Submitted by: Nils Narsch
Reviewed by: Geoff Thorpe, Ulf Moeller
---
 crypto/bn/bn_div.c | 81 ++++++++++++++++++++++++++++++------------------------
 1 file changed, 45 insertions(+), 36 deletions(-)

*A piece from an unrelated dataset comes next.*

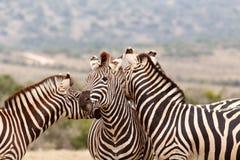 Dos cebras que se besan detrás de la otra cebra foto de archivo libre de regalías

(limited to 'crypto/bn/bn_div.c')

diff --git a/crypto/bn/bn_div.c b/crypto/bn/bn_div.c
index 0fef7ced20..2f464b31d1 100644
--- a/crypto/bn/bn_div.c
+++ b/crypto/bn/bn_div.c
@@ -179,14 +179,16 @@ int BN_div(BIGNUM *dv, BIGNUM *rem, const BIGNUM *m, const BIGNUM *d,
 int BN_div(BIGNUM *dv, BIGNUM *rm, const BIGNUM *num, const BIGNUM *divisor,
 	   BN_CTX *ctx)
 	{
-	int norm_shift,i,j,loop;
+	int norm_shift,i,loop;
 	BIGNUM *tmp,wnum,*snum,*sdiv,*res;
 	BN_ULONG *resp,*wnump;
 	BN_ULONG d0,d1;
 	int num_n,div_n;
 
-	bn_check_top(dv);
-	bn_check_top(rm);
+	if (dv)
+		bn_check_top(dv);
+	if (rm)
+		bn_check_top(rm);
 	bn_check_top(num);
 	bn_check_top(divisor);
 
@@ -224,15 +226,16 @@ int BN_div(BIGNUM *dv, BIGNUM *rm, const BIGNUM *num, const BIGNUM *divisor,
 	div_n=sdiv->top;
 	num_n=snum->top;
 	loop=num_n-div_n;
-
 	/* Lets setup a 'window' into snum
 	 * This is the part that corresponds to the current
 	 * 'area' being divided */
-	BN_init(&wnum);
-	wnum.flags = BN_FLG_STATIC_DATA; /* prevent accidental "expands" */
-	wnum.d=	 &(snum->d[loop]);
-	wnum.top= div_n;
-	wnum.dmax= snum->dmax - loop; /* so we don't step out of bounds */
+	wnum.neg   = 0;
+	wnum.d     = &(snum->d[loop]);
+	wnum.top   = div_n;
+#ifdef BN_DEBUG_RAND
+	/* only needed when BN_ucmp messes up the values between top and max */
+	wnum.dmax  = snum->dmax - loop; /* so we don't step out of bounds */
+#endif
 
 	/* Get the top 2 words of sdiv */
 	/* div_n=sdiv->top; */
@@ -251,22 +254,32 @@ int BN_div(BIGNUM *dv, BIGNUM *rm, const BIGNUM *num, const BIGNUM *divisor,
 	/* space for temp */
 	if (!bn_wexpand(tmp,(div_n+1))) goto err;
 
-	bn_correct_top(&wnum);
 	if (BN_ucmp(&wnum,sdiv) >= 0)
 		{
-		if (!BN_usub(&wnum,&wnum,sdiv)) goto err;
+#ifdef BN_DEBUG_RAND
+		/* If BN_DEBUG_RAND is defined BN_ucmp changes (via
+		 * bn_pollute) the const bignum arguments =>
+		 * clean the values between top and max again */
+		bn_clear_top2max(&wnum);
+#endif
+		bn_sub_words(wnum.d, wnum.d, sdiv->d, div_n);
 		*resp=1;
-		res->d[res->top-1]=1;
 		}
 	else
 		res->top--;
+	/* if res->top == 0 then clear the neg value otherwise decrease
+	 * the resp pointer */
 	if (res->top == 0)
 		res->neg = 0;
-	resp--;
+	else
+		resp--;
 
-	for (i=0; i<loop-1; i++)
+	for (i=0; i<loop-1; i++, wnump--, resp--)
 		{
 		BN_ULONG q,l0;
+		/* the first part of the loop uses the top two words of
+		 * snum and sdiv to calculate a BN_ULONG q such that
+		 * | wnum - sdiv * q | < sdiv */
 #if defined(BN_DIV3W) && !defined(OPENSSL_NO_ASM)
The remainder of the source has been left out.